Opinion
2016-UP-479
11-16-2016
Appellate Defender Susan Barber Hackett, of Columbia, for Appellant. Attorney General Alan McCrory Wilson and Assistant Attorney General Mark Reynolds Farthing, both of Columbia; and Solicitor Jimmy A. Richardson, II, of Conway, for Respondent.
THIS OPINION HAS NO PRECEDENTIAL VALUE. IT SHOULD NOT BE CITED OR RELIED ON AS PRECEDENT IN ANY PROCEEDING EXCEPT AS PROVIDED BY RULE 268(d)(2), SCACR.
Submitted October 1, 2016
Appeal From Horry County Larry B. Hyman, Jr., Circuit Court Judge
Appellate Defender Susan Barber Hackett, of Columbia, for Appellant.

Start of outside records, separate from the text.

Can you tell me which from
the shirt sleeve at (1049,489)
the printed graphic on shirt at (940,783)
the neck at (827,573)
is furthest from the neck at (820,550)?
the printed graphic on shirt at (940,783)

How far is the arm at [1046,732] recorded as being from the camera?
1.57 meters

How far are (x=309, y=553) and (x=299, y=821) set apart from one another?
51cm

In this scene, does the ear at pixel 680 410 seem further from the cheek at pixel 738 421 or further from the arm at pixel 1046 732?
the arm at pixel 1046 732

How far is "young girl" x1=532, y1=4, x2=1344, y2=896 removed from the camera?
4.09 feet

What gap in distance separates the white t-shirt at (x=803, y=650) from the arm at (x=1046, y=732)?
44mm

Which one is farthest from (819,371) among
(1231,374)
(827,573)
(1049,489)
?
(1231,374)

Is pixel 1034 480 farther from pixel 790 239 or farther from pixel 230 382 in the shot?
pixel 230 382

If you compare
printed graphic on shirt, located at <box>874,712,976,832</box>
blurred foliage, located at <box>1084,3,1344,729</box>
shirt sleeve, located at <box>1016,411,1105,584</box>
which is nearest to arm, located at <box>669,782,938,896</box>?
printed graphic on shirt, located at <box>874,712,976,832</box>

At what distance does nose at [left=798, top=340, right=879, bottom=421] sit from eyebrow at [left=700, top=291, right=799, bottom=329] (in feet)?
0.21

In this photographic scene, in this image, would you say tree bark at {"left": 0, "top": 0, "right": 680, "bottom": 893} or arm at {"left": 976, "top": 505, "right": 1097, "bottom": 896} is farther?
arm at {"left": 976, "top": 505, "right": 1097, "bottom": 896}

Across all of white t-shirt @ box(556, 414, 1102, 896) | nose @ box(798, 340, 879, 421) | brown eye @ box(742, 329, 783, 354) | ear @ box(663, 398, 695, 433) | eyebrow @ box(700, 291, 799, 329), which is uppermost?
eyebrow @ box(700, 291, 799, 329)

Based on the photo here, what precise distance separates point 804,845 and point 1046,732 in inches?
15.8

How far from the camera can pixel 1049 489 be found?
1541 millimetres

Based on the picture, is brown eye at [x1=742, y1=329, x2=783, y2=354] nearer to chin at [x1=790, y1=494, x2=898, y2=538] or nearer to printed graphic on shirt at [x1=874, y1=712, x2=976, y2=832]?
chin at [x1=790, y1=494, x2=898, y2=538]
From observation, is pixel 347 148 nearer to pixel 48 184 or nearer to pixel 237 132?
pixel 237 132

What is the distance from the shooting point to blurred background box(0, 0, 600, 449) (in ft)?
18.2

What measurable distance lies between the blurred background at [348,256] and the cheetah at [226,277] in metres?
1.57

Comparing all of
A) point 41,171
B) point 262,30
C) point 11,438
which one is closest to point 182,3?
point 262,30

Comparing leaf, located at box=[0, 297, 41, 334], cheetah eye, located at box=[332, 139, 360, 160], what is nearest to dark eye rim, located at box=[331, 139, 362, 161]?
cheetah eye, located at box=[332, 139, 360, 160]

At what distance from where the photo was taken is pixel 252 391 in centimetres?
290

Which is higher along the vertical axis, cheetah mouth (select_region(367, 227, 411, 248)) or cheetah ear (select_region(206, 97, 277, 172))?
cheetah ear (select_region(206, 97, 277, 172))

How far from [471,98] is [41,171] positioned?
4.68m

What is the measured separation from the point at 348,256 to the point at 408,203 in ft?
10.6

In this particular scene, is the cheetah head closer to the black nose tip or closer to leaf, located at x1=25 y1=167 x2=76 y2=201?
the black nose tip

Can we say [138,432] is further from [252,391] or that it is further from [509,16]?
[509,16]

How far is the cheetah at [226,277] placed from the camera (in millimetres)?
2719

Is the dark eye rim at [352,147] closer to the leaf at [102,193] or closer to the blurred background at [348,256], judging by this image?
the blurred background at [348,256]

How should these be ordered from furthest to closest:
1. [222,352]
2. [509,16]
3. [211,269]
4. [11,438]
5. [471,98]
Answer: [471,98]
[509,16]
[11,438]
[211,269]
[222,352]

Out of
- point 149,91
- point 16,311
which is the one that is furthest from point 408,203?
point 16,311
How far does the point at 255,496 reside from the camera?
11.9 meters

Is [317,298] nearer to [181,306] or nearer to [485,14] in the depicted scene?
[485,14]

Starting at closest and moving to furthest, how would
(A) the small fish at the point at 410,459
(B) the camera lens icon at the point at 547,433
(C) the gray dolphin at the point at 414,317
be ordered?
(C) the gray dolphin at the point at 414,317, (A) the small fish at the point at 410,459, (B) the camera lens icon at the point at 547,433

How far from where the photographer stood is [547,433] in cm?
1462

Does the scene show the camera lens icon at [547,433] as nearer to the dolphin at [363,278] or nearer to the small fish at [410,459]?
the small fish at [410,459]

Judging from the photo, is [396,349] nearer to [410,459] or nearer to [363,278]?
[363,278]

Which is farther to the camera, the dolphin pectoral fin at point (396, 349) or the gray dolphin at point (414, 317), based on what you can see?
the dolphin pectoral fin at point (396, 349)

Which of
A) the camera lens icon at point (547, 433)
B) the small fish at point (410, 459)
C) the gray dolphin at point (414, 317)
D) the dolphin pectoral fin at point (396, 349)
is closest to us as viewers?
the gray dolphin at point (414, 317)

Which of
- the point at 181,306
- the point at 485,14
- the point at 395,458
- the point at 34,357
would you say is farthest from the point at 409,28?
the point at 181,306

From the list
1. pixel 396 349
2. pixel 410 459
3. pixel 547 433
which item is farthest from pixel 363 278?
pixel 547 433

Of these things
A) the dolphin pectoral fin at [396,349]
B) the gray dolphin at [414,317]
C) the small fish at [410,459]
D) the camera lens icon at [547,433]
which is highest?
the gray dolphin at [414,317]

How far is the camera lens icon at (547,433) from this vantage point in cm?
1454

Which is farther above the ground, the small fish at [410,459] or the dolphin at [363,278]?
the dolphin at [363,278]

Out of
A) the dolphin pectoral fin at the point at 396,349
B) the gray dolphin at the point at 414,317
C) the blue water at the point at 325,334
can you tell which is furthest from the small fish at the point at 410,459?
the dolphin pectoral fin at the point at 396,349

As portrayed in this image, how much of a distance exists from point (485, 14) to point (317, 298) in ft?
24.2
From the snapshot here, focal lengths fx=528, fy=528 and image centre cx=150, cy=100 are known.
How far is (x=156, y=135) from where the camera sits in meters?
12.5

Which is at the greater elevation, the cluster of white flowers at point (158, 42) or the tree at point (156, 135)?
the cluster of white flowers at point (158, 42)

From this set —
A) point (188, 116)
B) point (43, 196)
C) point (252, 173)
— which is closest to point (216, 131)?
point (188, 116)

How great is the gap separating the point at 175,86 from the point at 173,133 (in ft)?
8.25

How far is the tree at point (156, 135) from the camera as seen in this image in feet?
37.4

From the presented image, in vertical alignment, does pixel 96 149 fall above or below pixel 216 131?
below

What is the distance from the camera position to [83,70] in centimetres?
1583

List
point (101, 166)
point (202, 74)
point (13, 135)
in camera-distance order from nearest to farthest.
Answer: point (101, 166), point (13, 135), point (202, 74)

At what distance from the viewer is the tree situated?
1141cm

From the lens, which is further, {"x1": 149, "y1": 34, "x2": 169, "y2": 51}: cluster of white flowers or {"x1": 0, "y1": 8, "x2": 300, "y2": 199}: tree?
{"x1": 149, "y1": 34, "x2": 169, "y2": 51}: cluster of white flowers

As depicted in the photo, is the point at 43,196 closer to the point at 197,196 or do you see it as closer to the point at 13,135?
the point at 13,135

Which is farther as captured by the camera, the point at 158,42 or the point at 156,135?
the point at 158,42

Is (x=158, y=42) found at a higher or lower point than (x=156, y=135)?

Attorney General Alan McCrory Wilson and Assistant Attorney General Mark Reynolds Farthing, both of Columbia; and Solicitor Jimmy A. Richardson, II, of Conway, for Respondent.
PER CURIAM.
Affirmed pursuant to Rule 220(b), SCACR, and the following authorities: State v. Blackmon, 304 S.C. 270, 273, 403 S.E.2d 660, 662 (1991) ("When the terms of the statute are clear and unambiguous, the court must apply them according to their literal meaning."); State v. Morgan, 352 S.C. 359, 366, 574 S.E.2d 203, 206 (Ct. App. 2002) ("Words must be given their plain and ordinary meaning without resorting to subtle or forced construction which limits or expands the statute's operation."); S.C. Code Ann. § 17-25-45(A) (2014) ("[U]pon a conviction for a most serious offense as defined by this section, a person must be sentenced to a term of imprisonment for life without the possibility of parole if that person has . . . (1) one or more prior convictions for: (a) a most serious offense . . . ." (emphasis added)); S.C. Code Ann. § 17-25-45(C) (Supp. 2015) (stating criminal sexual conduct with minors, first-degree burglary, and attempted murder are "[m]ost serious offense[s]"); State v. Burdette, 335 S.C. 34, 41, 515 S.E.2d 525, 529 (1999) ("If a defendant is convicted of one of the [section 17-25-45(C)] triggering offenses, the matter of sentencing becomes the province of the legislature."); State v. Johnson, 347 S.C. 67, 69, 552 S.E.2d 339, 340 (Ct. App. 2001) ("The General Assembly has made the sentencing provisions of section 17-25-45(A) mandatory."), overruled on other grounds by James v. State, 372 S.C. 287, 641 S.E.2d 899 (2007); State v. Jones, 344 S.C. 48, 56, 543 S.E.2d 541, 545 (2001) ("The cruel and unusual punishment clause requires the duration of a sentence not be grossly out of proportion with the severity of the crime."); State v. Rogers, 361 S.C. 178, 187-88, 603 S.E.2d 910, 915 (Ct. App. 2004) (holding the defendant's sentence of life imprisonment without the possibility of parole pursuant to the recidivist statute was not cruel and unusual punishment when the defendant was convicted of a most serious offense nineteen years prior).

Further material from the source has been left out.